··· Records
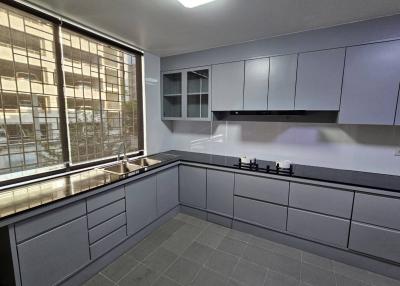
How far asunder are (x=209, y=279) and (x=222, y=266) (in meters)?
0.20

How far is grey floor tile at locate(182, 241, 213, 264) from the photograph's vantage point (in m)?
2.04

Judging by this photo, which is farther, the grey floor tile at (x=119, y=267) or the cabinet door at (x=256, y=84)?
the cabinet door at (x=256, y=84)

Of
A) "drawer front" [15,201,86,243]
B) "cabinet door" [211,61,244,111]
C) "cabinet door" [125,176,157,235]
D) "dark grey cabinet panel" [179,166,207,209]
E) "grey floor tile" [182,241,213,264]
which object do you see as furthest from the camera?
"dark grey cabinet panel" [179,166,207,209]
······
··· Records
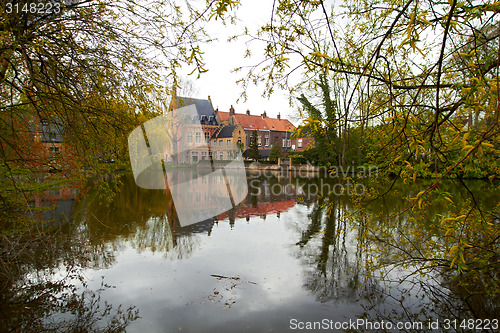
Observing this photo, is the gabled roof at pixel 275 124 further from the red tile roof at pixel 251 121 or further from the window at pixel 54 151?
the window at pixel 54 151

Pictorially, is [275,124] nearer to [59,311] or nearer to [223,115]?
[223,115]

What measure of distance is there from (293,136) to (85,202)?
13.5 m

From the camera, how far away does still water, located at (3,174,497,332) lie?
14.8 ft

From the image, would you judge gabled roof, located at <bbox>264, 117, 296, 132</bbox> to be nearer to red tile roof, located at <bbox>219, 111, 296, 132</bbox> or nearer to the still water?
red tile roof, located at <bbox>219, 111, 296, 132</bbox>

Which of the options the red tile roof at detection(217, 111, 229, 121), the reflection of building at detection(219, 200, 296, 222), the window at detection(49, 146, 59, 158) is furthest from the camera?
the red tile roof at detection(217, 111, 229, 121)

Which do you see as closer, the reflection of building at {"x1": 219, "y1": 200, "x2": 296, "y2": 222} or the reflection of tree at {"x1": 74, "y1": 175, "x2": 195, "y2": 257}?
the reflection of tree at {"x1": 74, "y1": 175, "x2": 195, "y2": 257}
······
# [What this task involves]
How many lines in the rows above contain the string "still"? Case counts, and the reply should be the number alone.

# [Output of the exercise]
2